"Stripping for Immortality: A Jungian Analysis of Atwood's "Helen of Troy Does Countertop Dancing"
Cliff Fosmore and Brett Ruby, 2008
Clearly, it makes sense that most women feel disgust and hate towards those who sell their bodies and degrade the integrity of females everywhere. However, what if there is another side to the average, earthly woman’s hate of the “world’s oldest profession”? “Helen of Troy Does Countertop Dancing” is a poem about ethereal power and unmatched beauty.
It cannot be overlooked that the name in the title is a very well known myth. Helen of Troy, most beautiful woman in the world. Such an allusion provides a clue as to the mindset of the speaker of the poem. The stripper scoffs at those other homely females who tell her to “be ashamed of [herself]” and passes at the opportunity to attain “varicose veins” by working a regular day job. These veins are clearly impossible for one so lovely and are a symptom of those simple mortals. This archetype of beauty is reborn in the speaker as a woman upon a stage, looking down on her audience of “rows of heads and upturned eyes.” The scene invokes a feeling of worship and awe and the speaker doesn’t hide the fact she entertains such an audience, calling the men her “beery worshippers”. Surely, Helen of Troy should be worshipped, but the men do not see it as such. They see her persona, the everyday beauty who sell’s her body for profit because she doesn’t know any other way. What they miss is that in truth, they are paying homage to a true deity.

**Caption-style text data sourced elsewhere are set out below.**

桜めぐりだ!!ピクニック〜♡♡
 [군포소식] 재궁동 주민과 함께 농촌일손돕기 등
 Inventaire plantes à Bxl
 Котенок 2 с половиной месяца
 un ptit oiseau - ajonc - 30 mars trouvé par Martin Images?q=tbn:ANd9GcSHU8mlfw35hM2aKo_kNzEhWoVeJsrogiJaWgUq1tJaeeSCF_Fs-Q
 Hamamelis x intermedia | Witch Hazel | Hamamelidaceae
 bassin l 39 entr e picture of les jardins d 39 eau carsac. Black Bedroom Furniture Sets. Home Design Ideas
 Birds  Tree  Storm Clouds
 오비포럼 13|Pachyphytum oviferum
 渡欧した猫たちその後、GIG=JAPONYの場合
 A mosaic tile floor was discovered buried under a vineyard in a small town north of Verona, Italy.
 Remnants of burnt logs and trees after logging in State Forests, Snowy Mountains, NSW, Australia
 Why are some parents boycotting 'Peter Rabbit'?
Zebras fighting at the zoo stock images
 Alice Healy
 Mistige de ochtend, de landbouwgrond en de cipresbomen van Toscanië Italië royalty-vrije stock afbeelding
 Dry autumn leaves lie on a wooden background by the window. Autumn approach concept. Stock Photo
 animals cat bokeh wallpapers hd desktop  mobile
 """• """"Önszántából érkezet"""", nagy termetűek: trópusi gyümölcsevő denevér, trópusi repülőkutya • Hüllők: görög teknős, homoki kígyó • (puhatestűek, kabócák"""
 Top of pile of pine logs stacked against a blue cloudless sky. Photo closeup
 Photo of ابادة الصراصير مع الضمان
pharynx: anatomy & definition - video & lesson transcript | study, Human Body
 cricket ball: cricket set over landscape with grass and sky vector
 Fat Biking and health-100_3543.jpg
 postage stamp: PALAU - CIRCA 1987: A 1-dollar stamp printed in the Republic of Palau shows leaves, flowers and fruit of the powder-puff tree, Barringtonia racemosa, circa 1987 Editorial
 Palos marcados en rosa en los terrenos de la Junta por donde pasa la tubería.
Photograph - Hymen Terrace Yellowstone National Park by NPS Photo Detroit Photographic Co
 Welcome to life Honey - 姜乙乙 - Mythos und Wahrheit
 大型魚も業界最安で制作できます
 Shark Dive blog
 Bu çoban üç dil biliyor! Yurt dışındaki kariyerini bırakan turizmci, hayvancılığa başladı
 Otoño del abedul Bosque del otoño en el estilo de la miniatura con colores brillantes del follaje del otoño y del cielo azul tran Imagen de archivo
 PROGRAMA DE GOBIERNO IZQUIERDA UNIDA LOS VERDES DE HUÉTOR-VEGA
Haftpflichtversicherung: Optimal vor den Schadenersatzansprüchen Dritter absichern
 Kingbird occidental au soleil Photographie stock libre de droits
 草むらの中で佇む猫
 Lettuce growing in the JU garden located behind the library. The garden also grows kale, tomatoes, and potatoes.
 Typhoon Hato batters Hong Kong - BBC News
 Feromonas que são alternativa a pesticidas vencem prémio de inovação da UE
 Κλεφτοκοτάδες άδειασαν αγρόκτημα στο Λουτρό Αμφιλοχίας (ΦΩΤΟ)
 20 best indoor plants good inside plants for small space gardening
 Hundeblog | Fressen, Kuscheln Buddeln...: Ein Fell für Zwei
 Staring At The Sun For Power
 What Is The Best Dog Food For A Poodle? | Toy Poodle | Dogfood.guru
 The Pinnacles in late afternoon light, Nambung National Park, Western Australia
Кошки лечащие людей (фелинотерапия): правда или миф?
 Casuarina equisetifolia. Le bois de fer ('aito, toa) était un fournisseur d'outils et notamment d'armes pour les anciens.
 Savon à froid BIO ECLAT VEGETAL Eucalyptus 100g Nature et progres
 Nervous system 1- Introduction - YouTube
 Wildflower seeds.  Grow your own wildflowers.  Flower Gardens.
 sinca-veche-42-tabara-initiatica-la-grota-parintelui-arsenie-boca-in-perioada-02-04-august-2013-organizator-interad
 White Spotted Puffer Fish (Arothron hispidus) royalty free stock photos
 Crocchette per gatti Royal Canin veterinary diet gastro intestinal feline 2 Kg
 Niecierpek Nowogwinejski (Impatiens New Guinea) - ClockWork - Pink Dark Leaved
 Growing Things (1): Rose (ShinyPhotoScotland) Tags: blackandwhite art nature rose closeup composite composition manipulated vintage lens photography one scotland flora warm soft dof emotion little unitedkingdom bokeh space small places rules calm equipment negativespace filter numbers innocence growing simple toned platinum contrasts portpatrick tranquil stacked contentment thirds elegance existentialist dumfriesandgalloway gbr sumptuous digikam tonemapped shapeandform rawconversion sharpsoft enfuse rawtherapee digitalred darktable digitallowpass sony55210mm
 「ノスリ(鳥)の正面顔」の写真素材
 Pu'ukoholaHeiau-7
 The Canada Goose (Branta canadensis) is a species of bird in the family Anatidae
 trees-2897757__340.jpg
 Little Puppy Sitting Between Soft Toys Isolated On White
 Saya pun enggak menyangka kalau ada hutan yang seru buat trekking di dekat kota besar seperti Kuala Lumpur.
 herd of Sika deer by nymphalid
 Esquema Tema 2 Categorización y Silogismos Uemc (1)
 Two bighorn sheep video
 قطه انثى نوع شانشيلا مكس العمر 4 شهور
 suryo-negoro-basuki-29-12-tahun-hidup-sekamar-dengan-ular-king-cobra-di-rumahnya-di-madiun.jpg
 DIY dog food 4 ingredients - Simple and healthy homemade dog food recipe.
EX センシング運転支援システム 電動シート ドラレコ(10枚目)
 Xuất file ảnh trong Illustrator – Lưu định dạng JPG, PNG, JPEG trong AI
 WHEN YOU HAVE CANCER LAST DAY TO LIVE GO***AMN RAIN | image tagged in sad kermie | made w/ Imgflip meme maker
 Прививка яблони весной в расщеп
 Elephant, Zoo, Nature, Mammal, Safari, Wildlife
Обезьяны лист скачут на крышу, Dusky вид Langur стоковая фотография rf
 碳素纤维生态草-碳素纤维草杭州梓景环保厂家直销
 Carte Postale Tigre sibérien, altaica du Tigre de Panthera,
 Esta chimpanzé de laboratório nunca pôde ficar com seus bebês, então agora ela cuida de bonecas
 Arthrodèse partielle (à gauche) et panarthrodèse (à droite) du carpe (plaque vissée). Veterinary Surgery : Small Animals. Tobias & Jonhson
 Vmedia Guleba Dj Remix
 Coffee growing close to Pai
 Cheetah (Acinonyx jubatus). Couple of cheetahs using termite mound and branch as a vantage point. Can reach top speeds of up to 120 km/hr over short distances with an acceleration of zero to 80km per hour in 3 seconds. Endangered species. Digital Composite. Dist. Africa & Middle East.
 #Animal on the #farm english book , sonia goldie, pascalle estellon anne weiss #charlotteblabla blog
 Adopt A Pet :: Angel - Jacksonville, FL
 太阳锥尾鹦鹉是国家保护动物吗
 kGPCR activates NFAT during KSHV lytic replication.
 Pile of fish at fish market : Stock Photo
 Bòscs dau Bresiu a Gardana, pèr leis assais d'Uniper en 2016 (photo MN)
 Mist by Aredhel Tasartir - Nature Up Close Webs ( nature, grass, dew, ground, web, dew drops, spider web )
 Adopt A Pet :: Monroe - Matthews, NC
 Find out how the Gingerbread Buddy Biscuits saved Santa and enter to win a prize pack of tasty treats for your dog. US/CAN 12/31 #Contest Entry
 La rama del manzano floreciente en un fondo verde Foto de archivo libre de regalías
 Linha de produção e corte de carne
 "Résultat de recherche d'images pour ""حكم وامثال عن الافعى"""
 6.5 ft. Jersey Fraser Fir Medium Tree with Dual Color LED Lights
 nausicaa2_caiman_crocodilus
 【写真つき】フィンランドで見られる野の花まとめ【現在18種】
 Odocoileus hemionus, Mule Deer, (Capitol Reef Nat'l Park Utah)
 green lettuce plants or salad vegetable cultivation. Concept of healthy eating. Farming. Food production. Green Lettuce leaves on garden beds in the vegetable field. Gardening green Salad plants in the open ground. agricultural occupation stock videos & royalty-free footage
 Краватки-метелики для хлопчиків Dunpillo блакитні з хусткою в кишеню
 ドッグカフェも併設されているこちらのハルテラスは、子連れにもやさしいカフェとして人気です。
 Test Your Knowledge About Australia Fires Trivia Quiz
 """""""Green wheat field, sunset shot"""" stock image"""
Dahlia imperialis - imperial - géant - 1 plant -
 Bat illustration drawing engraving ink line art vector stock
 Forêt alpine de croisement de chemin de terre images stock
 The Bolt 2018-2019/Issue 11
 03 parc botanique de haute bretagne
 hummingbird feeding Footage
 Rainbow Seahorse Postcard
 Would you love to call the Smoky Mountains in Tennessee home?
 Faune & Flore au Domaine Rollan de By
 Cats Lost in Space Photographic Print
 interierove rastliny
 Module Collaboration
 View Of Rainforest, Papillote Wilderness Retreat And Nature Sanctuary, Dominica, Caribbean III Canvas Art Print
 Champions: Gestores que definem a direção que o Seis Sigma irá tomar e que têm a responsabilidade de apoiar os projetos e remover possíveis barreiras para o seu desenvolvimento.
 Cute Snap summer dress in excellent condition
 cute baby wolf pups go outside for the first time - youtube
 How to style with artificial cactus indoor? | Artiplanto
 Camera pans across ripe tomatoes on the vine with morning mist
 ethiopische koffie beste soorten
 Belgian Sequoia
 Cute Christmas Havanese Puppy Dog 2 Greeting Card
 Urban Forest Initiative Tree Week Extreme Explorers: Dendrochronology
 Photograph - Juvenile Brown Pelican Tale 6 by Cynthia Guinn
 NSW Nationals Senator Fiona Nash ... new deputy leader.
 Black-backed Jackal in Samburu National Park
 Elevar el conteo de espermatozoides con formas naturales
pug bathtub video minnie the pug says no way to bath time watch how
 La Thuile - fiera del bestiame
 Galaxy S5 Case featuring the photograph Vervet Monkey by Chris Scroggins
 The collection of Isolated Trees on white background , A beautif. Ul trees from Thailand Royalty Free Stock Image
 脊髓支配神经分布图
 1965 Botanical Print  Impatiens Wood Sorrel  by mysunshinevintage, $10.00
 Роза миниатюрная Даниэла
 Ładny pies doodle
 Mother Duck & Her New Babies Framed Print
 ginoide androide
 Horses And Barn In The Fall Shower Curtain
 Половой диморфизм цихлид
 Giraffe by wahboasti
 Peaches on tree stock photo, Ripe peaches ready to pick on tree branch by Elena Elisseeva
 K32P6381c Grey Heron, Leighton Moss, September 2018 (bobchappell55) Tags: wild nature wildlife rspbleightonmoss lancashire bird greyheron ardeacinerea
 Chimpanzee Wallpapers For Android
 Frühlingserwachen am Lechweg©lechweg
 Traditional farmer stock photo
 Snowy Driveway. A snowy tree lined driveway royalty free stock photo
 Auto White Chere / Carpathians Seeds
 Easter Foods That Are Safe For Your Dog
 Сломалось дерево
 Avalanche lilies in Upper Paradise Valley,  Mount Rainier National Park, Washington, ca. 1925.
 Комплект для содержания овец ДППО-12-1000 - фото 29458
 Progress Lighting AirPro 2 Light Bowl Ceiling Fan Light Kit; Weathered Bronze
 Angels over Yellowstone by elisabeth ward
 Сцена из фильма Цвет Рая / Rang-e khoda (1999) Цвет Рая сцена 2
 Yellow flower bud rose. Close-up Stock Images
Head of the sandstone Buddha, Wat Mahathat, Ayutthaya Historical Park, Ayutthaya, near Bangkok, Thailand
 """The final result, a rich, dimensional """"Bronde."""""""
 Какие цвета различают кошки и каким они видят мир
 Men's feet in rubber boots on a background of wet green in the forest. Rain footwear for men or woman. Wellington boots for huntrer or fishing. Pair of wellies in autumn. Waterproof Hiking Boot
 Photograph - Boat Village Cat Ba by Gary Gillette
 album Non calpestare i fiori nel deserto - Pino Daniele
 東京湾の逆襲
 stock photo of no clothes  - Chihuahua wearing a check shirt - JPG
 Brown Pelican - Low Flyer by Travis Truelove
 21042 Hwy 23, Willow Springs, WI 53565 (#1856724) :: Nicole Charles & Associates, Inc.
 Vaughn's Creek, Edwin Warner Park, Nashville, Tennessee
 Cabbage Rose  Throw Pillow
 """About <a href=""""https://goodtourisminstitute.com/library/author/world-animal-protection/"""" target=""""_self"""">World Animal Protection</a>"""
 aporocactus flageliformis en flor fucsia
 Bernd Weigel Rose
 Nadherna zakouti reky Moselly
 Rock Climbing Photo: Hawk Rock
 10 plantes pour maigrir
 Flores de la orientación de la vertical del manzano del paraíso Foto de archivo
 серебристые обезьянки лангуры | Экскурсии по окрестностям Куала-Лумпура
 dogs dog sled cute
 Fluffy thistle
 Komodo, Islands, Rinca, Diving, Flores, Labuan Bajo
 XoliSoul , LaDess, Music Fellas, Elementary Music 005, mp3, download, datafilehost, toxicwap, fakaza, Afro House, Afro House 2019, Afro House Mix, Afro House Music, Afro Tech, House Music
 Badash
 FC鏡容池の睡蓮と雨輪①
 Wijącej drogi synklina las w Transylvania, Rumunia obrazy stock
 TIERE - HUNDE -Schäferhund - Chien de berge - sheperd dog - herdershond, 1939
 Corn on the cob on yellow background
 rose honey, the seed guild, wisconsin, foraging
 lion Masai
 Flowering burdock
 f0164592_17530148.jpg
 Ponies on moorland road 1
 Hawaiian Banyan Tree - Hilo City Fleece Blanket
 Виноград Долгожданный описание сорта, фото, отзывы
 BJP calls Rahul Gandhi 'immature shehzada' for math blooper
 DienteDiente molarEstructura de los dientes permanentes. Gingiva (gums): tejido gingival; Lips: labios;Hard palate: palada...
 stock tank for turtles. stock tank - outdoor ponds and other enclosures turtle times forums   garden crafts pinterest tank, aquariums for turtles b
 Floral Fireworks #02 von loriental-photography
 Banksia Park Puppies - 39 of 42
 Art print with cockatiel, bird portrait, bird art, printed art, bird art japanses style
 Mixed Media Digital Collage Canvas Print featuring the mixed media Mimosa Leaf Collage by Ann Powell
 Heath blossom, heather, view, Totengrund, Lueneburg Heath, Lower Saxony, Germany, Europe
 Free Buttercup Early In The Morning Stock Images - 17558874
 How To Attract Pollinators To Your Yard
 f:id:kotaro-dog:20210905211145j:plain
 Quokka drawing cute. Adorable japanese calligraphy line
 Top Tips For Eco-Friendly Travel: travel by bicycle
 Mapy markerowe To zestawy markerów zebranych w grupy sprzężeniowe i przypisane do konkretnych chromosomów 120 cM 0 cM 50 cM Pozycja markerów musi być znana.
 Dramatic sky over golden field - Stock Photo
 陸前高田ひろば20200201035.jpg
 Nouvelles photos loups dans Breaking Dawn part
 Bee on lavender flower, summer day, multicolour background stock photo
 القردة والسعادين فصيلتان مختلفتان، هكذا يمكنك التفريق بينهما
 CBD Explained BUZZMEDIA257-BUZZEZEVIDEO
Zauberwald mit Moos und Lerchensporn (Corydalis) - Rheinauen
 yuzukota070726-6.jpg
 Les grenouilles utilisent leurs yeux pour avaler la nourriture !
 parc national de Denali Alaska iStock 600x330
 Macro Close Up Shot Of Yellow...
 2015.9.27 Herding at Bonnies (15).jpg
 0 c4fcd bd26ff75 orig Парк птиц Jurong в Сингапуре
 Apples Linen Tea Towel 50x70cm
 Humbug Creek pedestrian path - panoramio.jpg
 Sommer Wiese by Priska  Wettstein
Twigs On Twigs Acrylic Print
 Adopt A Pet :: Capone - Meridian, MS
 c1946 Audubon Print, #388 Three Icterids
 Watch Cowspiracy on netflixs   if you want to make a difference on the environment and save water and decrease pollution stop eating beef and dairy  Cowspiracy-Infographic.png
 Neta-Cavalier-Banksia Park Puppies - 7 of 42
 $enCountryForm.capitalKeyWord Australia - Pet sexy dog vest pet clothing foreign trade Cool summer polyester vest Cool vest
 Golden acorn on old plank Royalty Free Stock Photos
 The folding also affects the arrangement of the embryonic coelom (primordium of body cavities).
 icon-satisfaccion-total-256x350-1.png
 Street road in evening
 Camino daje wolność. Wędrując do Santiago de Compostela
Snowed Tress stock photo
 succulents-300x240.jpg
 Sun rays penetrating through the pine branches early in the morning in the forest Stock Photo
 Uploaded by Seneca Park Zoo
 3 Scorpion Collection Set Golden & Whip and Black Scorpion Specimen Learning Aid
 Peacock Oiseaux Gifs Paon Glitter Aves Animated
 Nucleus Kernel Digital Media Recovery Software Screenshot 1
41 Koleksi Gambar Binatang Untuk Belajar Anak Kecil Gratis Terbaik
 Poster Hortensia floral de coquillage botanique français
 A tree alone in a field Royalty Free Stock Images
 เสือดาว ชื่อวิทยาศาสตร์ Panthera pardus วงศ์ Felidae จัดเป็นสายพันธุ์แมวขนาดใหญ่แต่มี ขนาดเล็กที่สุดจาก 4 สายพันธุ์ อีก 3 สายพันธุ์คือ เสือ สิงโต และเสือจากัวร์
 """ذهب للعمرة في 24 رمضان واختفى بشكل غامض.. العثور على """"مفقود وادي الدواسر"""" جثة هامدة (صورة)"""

What they miss is this woman’s reason to strip, her inner energy, her anima. She holds herself in very high esteem whispering she “comes from the province of the gods” and that her “mother was raped by a holy swan”. The allusion to Helen’s mother, Leda give’s a certain allure to the speaker and makes her higher than everyone else. She admits that her worshippers would like to “see through [her]” but then returns that “nothing is more opaque than absolute transparency” meaning that while they look upon her naked form and think they know what’s going on, they have no idea. They do not see her “rising…in the air” in a “blazing swan-egg of light” again alluding to her divine lineage, revealing her to be a goddess, looking down upon them all, taking in the idolization. Through stripping and being transparent to them, she believes she will be forever cherished by her subjects and knows she’s above them all in a blazing light. She challenges anyone who denies her birthright as a daughter of Zeus in this lamentation she calls a “torch song” suggesting a double entendre where her audience is oblivious to the existence of this great goddess they unknowingly worship and that it is also an energy that will “burn” anyone that lays a hand on her holy body. The “burn” is another allusion to Helen having caused the Trojan war showing her danger and power, her divinity. She strips for the immortality, for the essence of her hidden anima, a reincarnate Helen of Troy.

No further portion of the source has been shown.